AIM:
Edit the entries below by replacing every occurrence of "white protest sign" with "white placard". Leave everything else unchanged.

<<<<

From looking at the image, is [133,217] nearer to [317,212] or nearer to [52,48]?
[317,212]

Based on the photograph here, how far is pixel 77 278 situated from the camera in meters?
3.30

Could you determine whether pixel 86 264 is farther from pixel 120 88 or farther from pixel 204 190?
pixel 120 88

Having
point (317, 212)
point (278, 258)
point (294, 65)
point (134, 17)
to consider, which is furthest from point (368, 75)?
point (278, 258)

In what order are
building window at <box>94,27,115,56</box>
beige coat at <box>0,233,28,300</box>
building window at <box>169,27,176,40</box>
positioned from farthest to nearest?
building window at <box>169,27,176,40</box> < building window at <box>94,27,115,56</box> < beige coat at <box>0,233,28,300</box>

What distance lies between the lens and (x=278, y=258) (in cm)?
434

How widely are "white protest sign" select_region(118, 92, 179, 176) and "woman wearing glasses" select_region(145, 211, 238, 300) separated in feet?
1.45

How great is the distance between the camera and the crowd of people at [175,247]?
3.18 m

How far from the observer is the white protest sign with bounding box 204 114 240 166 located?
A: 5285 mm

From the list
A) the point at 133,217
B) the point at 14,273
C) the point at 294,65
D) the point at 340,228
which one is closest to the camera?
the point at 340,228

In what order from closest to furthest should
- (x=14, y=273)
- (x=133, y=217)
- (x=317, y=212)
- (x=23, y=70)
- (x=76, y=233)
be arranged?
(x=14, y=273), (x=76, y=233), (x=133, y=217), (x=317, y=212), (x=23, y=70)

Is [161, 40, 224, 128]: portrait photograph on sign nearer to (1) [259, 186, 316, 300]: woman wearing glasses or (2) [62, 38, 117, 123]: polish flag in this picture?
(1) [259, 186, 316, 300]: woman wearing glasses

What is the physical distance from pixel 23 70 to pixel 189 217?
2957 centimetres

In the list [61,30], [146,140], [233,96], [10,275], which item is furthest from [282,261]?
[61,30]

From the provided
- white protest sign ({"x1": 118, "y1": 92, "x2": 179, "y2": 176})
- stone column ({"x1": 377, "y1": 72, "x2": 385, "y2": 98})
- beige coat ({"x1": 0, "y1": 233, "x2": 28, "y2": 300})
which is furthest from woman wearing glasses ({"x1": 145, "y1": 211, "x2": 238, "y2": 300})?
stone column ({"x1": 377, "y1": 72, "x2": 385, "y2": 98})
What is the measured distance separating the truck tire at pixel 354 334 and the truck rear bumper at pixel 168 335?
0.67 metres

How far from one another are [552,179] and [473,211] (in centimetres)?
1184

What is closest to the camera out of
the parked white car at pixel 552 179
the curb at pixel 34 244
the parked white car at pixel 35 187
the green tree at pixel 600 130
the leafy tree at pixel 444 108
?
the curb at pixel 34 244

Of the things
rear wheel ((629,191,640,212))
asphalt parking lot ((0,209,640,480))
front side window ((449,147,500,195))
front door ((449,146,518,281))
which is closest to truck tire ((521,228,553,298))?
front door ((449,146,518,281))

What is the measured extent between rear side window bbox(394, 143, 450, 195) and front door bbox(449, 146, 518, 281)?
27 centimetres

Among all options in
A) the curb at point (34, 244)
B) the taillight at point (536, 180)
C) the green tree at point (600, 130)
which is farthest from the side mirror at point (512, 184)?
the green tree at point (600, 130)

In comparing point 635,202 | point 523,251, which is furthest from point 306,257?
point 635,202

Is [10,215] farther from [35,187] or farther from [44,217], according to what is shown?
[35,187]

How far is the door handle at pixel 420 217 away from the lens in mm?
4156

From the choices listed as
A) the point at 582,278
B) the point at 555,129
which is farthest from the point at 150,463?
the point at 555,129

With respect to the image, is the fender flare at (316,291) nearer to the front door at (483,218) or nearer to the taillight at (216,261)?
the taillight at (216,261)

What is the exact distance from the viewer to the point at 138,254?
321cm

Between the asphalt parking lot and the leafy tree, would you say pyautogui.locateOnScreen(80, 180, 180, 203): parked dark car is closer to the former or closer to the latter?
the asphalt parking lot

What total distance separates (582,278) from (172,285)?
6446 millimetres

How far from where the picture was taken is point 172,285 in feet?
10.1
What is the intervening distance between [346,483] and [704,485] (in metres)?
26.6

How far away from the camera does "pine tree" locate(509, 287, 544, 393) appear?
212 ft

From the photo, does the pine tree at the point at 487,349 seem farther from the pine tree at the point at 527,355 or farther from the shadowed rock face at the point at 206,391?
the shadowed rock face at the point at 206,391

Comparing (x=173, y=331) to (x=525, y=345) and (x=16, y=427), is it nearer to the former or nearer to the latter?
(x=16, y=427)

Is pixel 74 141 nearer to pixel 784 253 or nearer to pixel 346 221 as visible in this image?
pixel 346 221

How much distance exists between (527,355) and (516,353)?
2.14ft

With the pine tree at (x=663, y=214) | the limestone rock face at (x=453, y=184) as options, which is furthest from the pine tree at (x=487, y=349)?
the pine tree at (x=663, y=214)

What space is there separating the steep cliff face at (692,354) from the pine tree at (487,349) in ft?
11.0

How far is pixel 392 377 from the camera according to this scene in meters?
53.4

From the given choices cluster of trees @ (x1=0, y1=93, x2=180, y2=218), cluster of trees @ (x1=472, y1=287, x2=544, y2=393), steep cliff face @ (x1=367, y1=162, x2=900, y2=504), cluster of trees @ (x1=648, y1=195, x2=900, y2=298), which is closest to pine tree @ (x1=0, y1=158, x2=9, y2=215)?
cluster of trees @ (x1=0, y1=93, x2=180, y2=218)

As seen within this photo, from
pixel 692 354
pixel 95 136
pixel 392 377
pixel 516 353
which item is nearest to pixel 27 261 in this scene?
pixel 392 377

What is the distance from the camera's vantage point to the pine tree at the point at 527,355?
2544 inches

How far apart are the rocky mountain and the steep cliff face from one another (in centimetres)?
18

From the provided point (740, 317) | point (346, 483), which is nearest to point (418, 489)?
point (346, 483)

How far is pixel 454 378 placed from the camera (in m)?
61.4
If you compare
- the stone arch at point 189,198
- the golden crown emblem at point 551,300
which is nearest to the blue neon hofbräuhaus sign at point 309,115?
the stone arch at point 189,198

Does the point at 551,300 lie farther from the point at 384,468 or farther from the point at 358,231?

>>>>

COMPLETE RESPONSE:
From looking at the image, is [133,217] nearer to [317,212] or nearer to [52,48]?
[317,212]

Based on the photograph here, how far is pixel 77 278 situated from the camera in meters?
3.30

Could you determine whether pixel 86 264 is farther from pixel 120 88 or farther from pixel 204 190?
pixel 120 88

Having
point (317, 212)
point (278, 258)
point (294, 65)
point (134, 17)
to consider, which is furthest from point (368, 75)?
point (278, 258)

In what order are
building window at <box>94,27,115,56</box>
beige coat at <box>0,233,28,300</box>
building window at <box>169,27,176,40</box>
positioned from farthest to nearest?
building window at <box>169,27,176,40</box> < building window at <box>94,27,115,56</box> < beige coat at <box>0,233,28,300</box>

What distance lies between the lens and (x=278, y=258) (in cm)?
434

How widely are "white placard" select_region(118, 92, 179, 176) and "woman wearing glasses" select_region(145, 211, 238, 300) separated in feet?
1.45

How great is the distance between the camera and the crowd of people at [175,247]?
3.18 m

How far from the observer is the white placard with bounding box 204 114 240 166 located?
A: 5285 mm

From the list
A) the point at 133,217
B) the point at 14,273
C) the point at 294,65
D) the point at 340,228
which one is closest to the camera?
the point at 340,228

In what order from closest to furthest should
- (x=14, y=273)
- (x=133, y=217)
- (x=317, y=212)
- (x=23, y=70)
- (x=76, y=233)
be arranged?
(x=14, y=273), (x=76, y=233), (x=133, y=217), (x=317, y=212), (x=23, y=70)

Is [161, 40, 224, 128]: portrait photograph on sign nearer to (1) [259, 186, 316, 300]: woman wearing glasses or (2) [62, 38, 117, 123]: polish flag in this picture?
(1) [259, 186, 316, 300]: woman wearing glasses

What is the physical distance from pixel 23 70 to pixel 189 217?
2957 centimetres

In the list [61,30], [146,140], [233,96], [10,275], which item is furthest from [282,261]?
[61,30]

From the provided
- white placard ({"x1": 118, "y1": 92, "x2": 179, "y2": 176})
- stone column ({"x1": 377, "y1": 72, "x2": 385, "y2": 98})
- beige coat ({"x1": 0, "y1": 233, "x2": 28, "y2": 300})
which is furthest from woman wearing glasses ({"x1": 145, "y1": 211, "x2": 238, "y2": 300})?
stone column ({"x1": 377, "y1": 72, "x2": 385, "y2": 98})
What is the measured distance separating the truck tire at pixel 354 334 and the truck rear bumper at pixel 168 335?
0.67 metres

How far from one another are [552,179] and [473,211] (in centimetres)?
1184

What is closest to the camera out of
the parked white car at pixel 552 179
the curb at pixel 34 244
the parked white car at pixel 35 187
the green tree at pixel 600 130
the leafy tree at pixel 444 108
?
the curb at pixel 34 244

Of the things
rear wheel ((629,191,640,212))
asphalt parking lot ((0,209,640,480))
front side window ((449,147,500,195))
front door ((449,146,518,281))
which is closest to truck tire ((521,228,553,298))?
front door ((449,146,518,281))

What is the measured extent between rear side window bbox(394, 143, 450, 195) and front door bbox(449, 146, 518, 281)?
27 centimetres

Among all options in
A) the curb at point (34, 244)
B) the taillight at point (536, 180)
C) the green tree at point (600, 130)
which is farthest from the side mirror at point (512, 184)?
the green tree at point (600, 130)

In comparing point 635,202 | point 523,251, which is furthest from point 306,257?
point 635,202

Is [10,215] farther from [35,187] or farther from [44,217], according to what is shown?
[35,187]

How far is the door handle at pixel 420 217 away from the lens in mm?
4156

From the choices listed as
A) the point at 582,278
B) the point at 555,129
which is farthest from the point at 150,463?
the point at 555,129

With respect to the image, is the fender flare at (316,291) nearer to the front door at (483,218) or nearer to the taillight at (216,261)?
the taillight at (216,261)

What is the exact distance from the viewer to the point at 138,254?
321cm

Between the asphalt parking lot and the leafy tree, would you say pyautogui.locateOnScreen(80, 180, 180, 203): parked dark car is closer to the former or closer to the latter?
the asphalt parking lot

What total distance separates (582,278) from (172,285)?
6446 millimetres

How far from where the picture was taken is point 172,285 in feet?
10.1
What is the intervening distance between [346,483] and [704,485] (in metres)?
26.6

How far away from the camera does "pine tree" locate(509, 287, 544, 393) appear?
212 ft

From the photo, does the pine tree at the point at 487,349 seem farther from the pine tree at the point at 527,355 or farther from the shadowed rock face at the point at 206,391?
the shadowed rock face at the point at 206,391

Comparing (x=173, y=331) to (x=525, y=345) and (x=16, y=427), is it nearer to the former or nearer to the latter?
(x=16, y=427)

Is pixel 74 141 nearer to pixel 784 253 or nearer to pixel 346 221 as visible in this image?
pixel 346 221

How much distance exists between (527,355) and (516,353)?
2.14ft

With the pine tree at (x=663, y=214) | the limestone rock face at (x=453, y=184) as options, which is furthest from the pine tree at (x=487, y=349)?
the pine tree at (x=663, y=214)

What space is there separating the steep cliff face at (692,354) from the pine tree at (487,349) in ft?
11.0

How far is pixel 392 377 from the camera according to this scene in meters?
53.4

From the given choices cluster of trees @ (x1=0, y1=93, x2=180, y2=218), cluster of trees @ (x1=472, y1=287, x2=544, y2=393), steep cliff face @ (x1=367, y1=162, x2=900, y2=504), cluster of trees @ (x1=648, y1=195, x2=900, y2=298), which is closest to pine tree @ (x1=0, y1=158, x2=9, y2=215)?
cluster of trees @ (x1=0, y1=93, x2=180, y2=218)

As seen within this photo, from
pixel 692 354
pixel 95 136
pixel 392 377
pixel 516 353
which item is nearest to pixel 27 261 in this scene?
pixel 392 377

What is the distance from the camera's vantage point to the pine tree at the point at 527,355?
2544 inches

How far apart are the rocky mountain and the steep cliff face from one another (in centimetres)?
18

From the provided point (740, 317) | point (346, 483), which is nearest to point (418, 489)?
point (346, 483)

How far is pixel 454 378 placed from the camera (in m)?
61.4
If you compare
- the stone arch at point 189,198
- the golden crown emblem at point 551,300
which is nearest to the blue neon hofbräuhaus sign at point 309,115?
the stone arch at point 189,198

Does the point at 551,300 lie farther from the point at 384,468 or farther from the point at 358,231?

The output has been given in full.